§ **Written request a**
Give only the number of lines in the rows below that contain the word "distant", counting case.

§ **Reading text**
--*--
When a manufacturer specifies a frequency response for a speaker, particularly the low end, are they referring to the natural roll off of the speaker or have they put a high pass filter on the woofer so it doesn't strain to reproduce frequencies below what the engineers designed it for? Does the approach vary based on how much the speaker costs? What does Klipsch do? Is it pretty obvious and easy to look at a crossover and tell the difference?

 

I've been wondering whether it would be beneficial to add a high pass filter to all my speakers' input terminals to filter out any frequencies below the speaker's low end cutoff.

 

Pro audio speakers are often specified with a frequency response and an f3 (3dB down point) or f10 (10dB down point); i.e. 50 - 15k, f10 40 Hz.  Home speakers are undoubtedly tested the same way, but the full spec is not stated.  I have also seen speakers spec'd at 20 - 20k, but when/if you see a response curve, it might be down 40dB at 20 Hz and 20k Hz. Without a specified fx frequency, you cannot know what the lower response of the woofer is. 

 

Since any filter affect frequencies well above it's -3dB point, I am sure no manufacturer inserts a high-pass filter when testing a speaker's low bass response. 

 

You are expected to care for your speakers and not overdrive them.
--*--
§ **Entries provided**
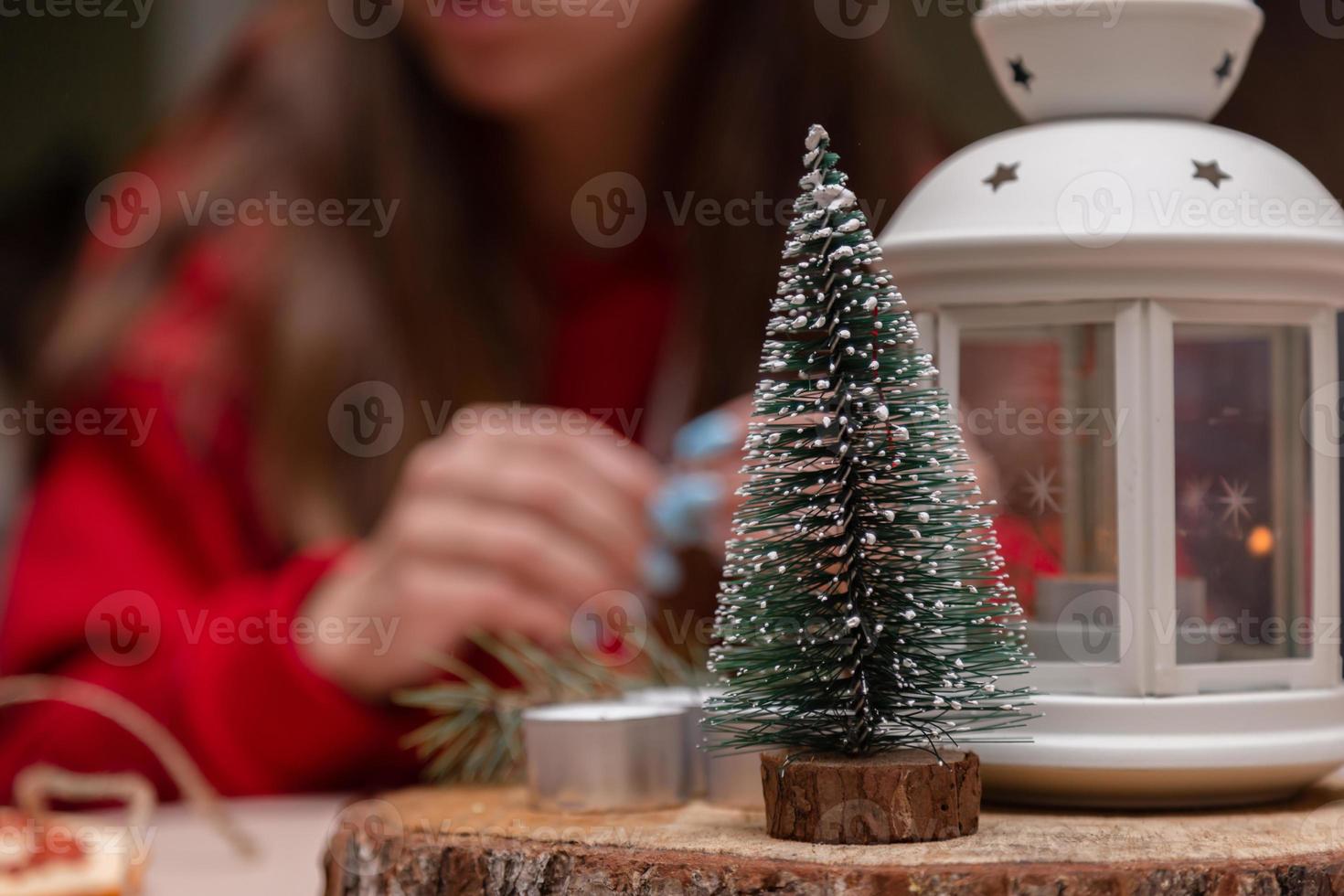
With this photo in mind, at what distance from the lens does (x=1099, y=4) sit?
75 centimetres

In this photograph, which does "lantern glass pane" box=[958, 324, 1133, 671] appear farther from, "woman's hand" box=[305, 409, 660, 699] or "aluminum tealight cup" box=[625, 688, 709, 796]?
"woman's hand" box=[305, 409, 660, 699]

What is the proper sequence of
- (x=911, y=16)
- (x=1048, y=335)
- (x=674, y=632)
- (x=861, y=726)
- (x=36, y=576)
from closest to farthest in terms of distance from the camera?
(x=861, y=726), (x=1048, y=335), (x=674, y=632), (x=36, y=576), (x=911, y=16)

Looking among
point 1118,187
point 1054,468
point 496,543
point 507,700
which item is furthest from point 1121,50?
point 496,543

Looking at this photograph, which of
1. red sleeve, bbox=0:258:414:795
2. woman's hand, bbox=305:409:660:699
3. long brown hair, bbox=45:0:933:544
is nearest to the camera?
woman's hand, bbox=305:409:660:699

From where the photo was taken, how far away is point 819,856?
62 cm

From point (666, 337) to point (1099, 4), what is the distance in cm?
110

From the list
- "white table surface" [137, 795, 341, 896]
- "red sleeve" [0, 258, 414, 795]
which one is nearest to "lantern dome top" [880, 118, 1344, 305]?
"white table surface" [137, 795, 341, 896]

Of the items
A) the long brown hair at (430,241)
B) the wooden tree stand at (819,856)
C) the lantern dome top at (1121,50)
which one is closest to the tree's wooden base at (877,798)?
the wooden tree stand at (819,856)

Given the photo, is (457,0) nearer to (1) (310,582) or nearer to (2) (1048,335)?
(1) (310,582)

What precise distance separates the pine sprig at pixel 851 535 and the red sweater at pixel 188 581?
832mm

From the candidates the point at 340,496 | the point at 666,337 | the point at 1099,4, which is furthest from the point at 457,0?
the point at 1099,4

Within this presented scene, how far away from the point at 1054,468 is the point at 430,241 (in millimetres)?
1105

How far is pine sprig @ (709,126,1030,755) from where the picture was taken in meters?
0.66

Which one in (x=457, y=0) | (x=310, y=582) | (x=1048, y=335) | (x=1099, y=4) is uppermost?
(x=457, y=0)
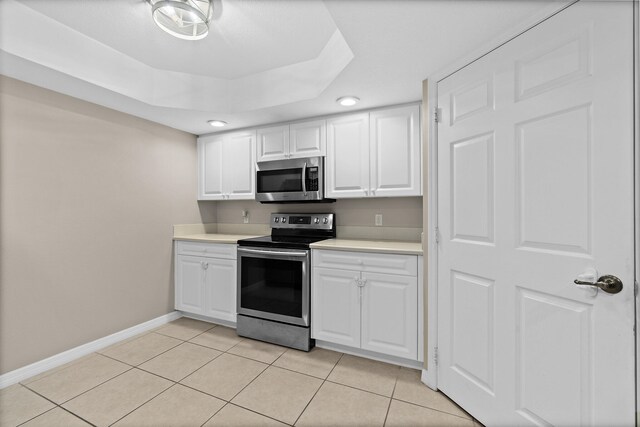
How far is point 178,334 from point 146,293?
552mm

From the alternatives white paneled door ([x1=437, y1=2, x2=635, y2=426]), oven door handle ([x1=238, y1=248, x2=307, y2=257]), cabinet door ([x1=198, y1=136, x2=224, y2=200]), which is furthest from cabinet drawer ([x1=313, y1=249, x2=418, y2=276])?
cabinet door ([x1=198, y1=136, x2=224, y2=200])

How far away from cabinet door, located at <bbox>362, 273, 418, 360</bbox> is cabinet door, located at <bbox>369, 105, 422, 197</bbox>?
2.59ft

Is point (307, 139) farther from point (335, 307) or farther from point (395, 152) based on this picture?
point (335, 307)

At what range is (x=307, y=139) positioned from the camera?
284 cm

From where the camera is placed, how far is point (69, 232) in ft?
7.61

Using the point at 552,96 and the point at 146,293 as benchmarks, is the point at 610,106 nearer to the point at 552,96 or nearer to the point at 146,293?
the point at 552,96

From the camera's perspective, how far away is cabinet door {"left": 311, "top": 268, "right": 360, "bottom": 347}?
7.52ft

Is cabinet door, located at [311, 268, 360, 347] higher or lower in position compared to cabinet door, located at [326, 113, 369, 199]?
lower

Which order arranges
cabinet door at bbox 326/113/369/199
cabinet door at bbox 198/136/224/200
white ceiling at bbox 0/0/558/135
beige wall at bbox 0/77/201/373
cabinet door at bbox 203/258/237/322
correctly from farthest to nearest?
cabinet door at bbox 198/136/224/200 < cabinet door at bbox 203/258/237/322 < cabinet door at bbox 326/113/369/199 < beige wall at bbox 0/77/201/373 < white ceiling at bbox 0/0/558/135

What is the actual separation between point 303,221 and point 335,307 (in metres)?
1.03

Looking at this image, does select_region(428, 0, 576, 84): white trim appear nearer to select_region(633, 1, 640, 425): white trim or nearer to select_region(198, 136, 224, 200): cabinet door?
select_region(633, 1, 640, 425): white trim

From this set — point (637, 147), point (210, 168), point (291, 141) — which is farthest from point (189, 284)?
point (637, 147)

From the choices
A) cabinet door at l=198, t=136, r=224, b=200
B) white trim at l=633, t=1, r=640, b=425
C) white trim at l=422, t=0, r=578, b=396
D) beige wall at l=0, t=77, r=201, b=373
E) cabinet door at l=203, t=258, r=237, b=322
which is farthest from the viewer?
cabinet door at l=198, t=136, r=224, b=200

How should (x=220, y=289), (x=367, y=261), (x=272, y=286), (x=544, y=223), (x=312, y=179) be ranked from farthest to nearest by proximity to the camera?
(x=220, y=289) < (x=312, y=179) < (x=272, y=286) < (x=367, y=261) < (x=544, y=223)
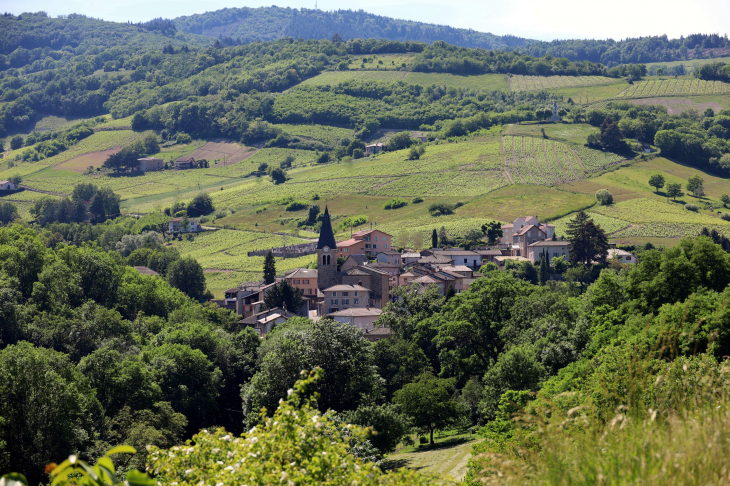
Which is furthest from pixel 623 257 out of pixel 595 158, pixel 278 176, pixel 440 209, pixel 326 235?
pixel 278 176

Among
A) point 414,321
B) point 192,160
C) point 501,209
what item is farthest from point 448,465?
point 192,160

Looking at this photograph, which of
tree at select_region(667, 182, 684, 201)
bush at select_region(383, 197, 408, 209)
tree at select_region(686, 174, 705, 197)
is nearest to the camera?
tree at select_region(667, 182, 684, 201)

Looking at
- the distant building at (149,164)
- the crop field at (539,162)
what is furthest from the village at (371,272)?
the distant building at (149,164)

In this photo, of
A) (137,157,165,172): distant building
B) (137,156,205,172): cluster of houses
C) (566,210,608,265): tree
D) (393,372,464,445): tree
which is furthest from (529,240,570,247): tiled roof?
(137,157,165,172): distant building

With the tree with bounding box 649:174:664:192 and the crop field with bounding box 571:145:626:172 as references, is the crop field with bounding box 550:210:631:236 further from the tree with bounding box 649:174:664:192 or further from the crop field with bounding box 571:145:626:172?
the crop field with bounding box 571:145:626:172

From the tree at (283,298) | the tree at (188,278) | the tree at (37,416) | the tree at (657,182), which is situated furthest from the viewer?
the tree at (657,182)

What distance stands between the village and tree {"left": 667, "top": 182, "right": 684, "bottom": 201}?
31.0 m

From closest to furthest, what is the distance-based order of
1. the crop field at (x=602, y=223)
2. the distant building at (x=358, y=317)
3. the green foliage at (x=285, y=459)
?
the green foliage at (x=285, y=459) < the distant building at (x=358, y=317) < the crop field at (x=602, y=223)

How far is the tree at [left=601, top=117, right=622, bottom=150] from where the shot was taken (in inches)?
6176

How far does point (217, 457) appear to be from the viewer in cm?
1438

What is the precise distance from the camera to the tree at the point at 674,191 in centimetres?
12712

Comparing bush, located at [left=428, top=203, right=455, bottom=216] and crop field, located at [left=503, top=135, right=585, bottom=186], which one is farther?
crop field, located at [left=503, top=135, right=585, bottom=186]

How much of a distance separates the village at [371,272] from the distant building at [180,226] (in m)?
31.2

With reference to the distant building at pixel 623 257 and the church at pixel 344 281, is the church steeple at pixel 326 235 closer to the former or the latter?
the church at pixel 344 281
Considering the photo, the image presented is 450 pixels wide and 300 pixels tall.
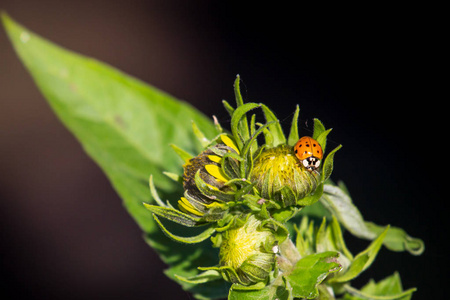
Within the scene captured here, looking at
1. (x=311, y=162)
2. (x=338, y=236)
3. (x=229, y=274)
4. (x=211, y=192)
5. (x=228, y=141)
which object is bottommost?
(x=338, y=236)

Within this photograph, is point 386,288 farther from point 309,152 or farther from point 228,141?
point 228,141

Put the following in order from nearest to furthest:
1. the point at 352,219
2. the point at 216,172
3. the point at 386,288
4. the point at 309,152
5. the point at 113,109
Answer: the point at 309,152 → the point at 216,172 → the point at 352,219 → the point at 386,288 → the point at 113,109

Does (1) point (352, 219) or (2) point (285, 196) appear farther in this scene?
(1) point (352, 219)

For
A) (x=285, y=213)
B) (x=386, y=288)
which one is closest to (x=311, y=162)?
(x=285, y=213)

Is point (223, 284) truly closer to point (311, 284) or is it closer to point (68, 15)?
point (311, 284)

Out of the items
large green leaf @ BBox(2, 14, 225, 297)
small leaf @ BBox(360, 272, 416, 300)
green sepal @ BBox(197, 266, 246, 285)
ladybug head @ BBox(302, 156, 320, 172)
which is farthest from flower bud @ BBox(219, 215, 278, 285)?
--*--
§ **Written request b**
Quote the speaker discussion from "Since any filter" up to and including "low bass response.".

§ **Correct answer a**
8

§ **Correct answer b**
Since any filter affect frequencies well above it's -3dB point, I am sure no manufacturer inserts a high-pass filter when testing a speaker's low bass response.